* **What the exercise asks**: Reproduce verbatim the entries from the line containing "When compared vertically" through the line containing "the metal bistro chair at detection(0, 356, 49, 437) →", including both of those lines.

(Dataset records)
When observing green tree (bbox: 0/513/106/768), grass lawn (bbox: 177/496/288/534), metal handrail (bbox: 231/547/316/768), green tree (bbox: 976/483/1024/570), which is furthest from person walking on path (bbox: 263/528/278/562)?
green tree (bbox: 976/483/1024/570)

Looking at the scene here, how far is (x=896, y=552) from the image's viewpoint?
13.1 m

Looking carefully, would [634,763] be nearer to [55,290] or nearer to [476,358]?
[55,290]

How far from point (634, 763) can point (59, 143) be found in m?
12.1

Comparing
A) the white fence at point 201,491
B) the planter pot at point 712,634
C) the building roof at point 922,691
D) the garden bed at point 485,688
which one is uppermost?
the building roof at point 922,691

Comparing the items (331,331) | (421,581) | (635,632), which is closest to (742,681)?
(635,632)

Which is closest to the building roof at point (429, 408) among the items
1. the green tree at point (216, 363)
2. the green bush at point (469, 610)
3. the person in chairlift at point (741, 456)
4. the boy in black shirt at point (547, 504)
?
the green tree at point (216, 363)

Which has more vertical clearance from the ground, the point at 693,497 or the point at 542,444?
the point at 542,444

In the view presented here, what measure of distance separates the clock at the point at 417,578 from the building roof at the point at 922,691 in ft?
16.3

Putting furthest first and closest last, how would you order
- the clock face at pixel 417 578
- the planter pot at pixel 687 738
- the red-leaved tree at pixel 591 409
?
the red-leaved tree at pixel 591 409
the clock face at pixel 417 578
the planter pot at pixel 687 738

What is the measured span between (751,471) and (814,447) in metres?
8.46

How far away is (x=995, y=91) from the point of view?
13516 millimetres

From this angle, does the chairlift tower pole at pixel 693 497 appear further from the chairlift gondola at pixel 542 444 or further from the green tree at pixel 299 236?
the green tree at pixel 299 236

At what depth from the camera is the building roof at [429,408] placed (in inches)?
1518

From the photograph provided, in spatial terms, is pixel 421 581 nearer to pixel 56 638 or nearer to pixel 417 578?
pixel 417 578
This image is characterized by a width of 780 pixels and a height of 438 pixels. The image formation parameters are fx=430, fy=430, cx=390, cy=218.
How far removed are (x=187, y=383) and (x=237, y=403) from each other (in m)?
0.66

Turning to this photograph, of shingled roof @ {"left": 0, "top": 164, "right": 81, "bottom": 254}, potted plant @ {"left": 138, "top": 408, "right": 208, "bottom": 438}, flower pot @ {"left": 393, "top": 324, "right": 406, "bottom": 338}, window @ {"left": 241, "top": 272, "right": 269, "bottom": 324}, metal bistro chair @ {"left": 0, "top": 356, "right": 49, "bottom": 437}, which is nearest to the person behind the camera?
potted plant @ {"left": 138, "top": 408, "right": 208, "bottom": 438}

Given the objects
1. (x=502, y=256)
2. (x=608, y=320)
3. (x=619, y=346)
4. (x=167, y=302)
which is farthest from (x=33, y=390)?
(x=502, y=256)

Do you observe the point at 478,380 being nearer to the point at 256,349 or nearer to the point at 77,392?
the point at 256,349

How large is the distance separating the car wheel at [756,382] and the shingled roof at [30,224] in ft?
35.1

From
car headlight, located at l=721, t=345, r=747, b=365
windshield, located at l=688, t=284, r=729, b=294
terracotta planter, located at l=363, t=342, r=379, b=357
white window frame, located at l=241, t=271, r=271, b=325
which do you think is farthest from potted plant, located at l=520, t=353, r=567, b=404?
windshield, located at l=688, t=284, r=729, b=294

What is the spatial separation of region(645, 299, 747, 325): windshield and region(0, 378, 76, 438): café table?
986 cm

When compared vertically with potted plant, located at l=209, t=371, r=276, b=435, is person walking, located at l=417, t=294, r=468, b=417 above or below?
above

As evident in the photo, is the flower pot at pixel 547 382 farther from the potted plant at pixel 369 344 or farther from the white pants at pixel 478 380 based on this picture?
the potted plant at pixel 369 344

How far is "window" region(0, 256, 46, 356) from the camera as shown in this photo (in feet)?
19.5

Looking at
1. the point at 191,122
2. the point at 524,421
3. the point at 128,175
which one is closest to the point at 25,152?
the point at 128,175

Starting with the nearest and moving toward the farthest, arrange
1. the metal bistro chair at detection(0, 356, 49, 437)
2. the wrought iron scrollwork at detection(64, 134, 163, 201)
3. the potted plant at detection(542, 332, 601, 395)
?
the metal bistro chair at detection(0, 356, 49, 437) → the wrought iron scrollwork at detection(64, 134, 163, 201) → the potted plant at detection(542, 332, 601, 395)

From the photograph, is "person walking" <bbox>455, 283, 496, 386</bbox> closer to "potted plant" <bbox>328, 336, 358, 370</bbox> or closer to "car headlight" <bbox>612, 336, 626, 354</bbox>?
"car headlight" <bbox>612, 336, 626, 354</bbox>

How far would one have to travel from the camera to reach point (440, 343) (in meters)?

* **Reply to the exercise**:
When compared vertically with potted plant, located at l=209, t=371, r=276, b=435, is person walking, located at l=417, t=294, r=468, b=417 above or below?
above

As evident in the photo, is the flower pot at pixel 547 382 farther from the potted plant at pixel 369 344 or farther from the white pants at pixel 478 380 based on this picture?
the potted plant at pixel 369 344

How far is "window" region(0, 256, 46, 356) from the camera as shown in this photo (in feet)?
19.5

Looking at
1. the point at 191,122
2. the point at 524,421
3. the point at 128,175
which one is closest to the point at 25,152?
the point at 128,175

Starting with the nearest and moving toward the farthest, arrange
1. the metal bistro chair at detection(0, 356, 49, 437)
2. the wrought iron scrollwork at detection(64, 134, 163, 201)
3. the potted plant at detection(542, 332, 601, 395)
?
the metal bistro chair at detection(0, 356, 49, 437) → the wrought iron scrollwork at detection(64, 134, 163, 201) → the potted plant at detection(542, 332, 601, 395)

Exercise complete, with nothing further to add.